Notes I Took From the Article

Tool definitions can become their own context-window problem.

When an MCP client exposes a small number of tools, putting their names, descriptions, parameters, and schemas into context may be fine. The problem changes when the agent is connected to many MCP servers and the combined tool catalog reaches hundreds or thousands of tools. At that point, the model may process a huge amount of tool description text before it even starts working on the user’s actual request. The tool catalog itself becomes token-heavy background noise.
Intermediate tool results are often more expensive than they are useful.

Direct tool calling usually sends tool results back into the model context. That sounds natural, but it can be wasteful when the result is large and the model only needs a tiny part of it. A transcript, spreadsheet, document, or CRM query result can consume a large amount of context even if the agent only needs to extract one field, forward the content to another system, or calculate a short summary.
The model does not always need to see the data it is moving.

This is one of the cleanest ideas in the article. If the agent is moving a meeting transcript from Google Drive into Salesforce, the model may not need to read the transcript. It needs to know which source, which destination, and what transformation or validation is required. The actual payload can flow through code, which reduces copying errors, saves context, and avoids making the model inspect data that is not relevant to the reasoning step.
Wrapping MCP as a code API enables progressive disclosure.

Instead of loading every MCP tool definition into the model context upfront, the system can expose a directory or module structure. The agent can first inspect a list of available servers or modules, then load the specific function definitions it needs. That is a better match for how agents already work with filesystems: look around, identify the relevant area, read the necessary files, and ignore the rest.
Code is a better substrate for loops, retries, waiting, branching, and polling.

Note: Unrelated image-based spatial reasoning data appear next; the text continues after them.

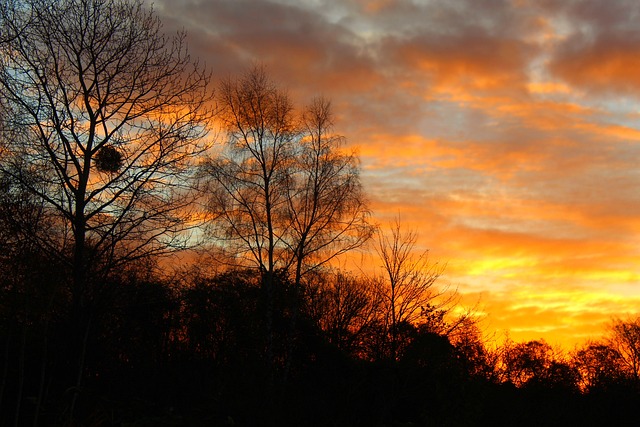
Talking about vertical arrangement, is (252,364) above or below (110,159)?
below

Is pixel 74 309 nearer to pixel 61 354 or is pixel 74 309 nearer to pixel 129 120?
pixel 61 354

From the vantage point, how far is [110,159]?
1396 cm

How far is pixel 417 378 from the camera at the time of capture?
1892 centimetres

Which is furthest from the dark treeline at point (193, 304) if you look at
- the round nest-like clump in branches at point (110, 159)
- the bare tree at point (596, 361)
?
the bare tree at point (596, 361)

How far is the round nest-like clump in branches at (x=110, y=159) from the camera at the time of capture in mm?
13969

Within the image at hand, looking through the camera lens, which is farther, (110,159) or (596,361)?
(596,361)

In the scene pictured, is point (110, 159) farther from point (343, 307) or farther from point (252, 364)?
point (343, 307)

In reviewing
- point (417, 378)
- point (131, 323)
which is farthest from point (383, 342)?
point (131, 323)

Many workflows are not a single tool call. They involve waiting for a deployment to finish, polling a Slack channel, retrying a flaky request, branching on a status field, or looping through many records. Making the model take one turn per control-flow step is slow and context-expensive. Code can express the same logic directly, run it in one execution, and return only the meaningful result.
Filtering and aggregation should often happen before data returns to the model.

If a tool call returns 10,000 spreadsheet rows, the model usually should not be the first place where filtering happens. Code can call MCP, filter the rows, compute counts, join records, extract fields, and return only the small set of values the model needs to judge. That changes the model’s role from raw-data processor to reviewer of high-signal output.
Keeping intermediate state outside the model context improves both efficiency and privacy.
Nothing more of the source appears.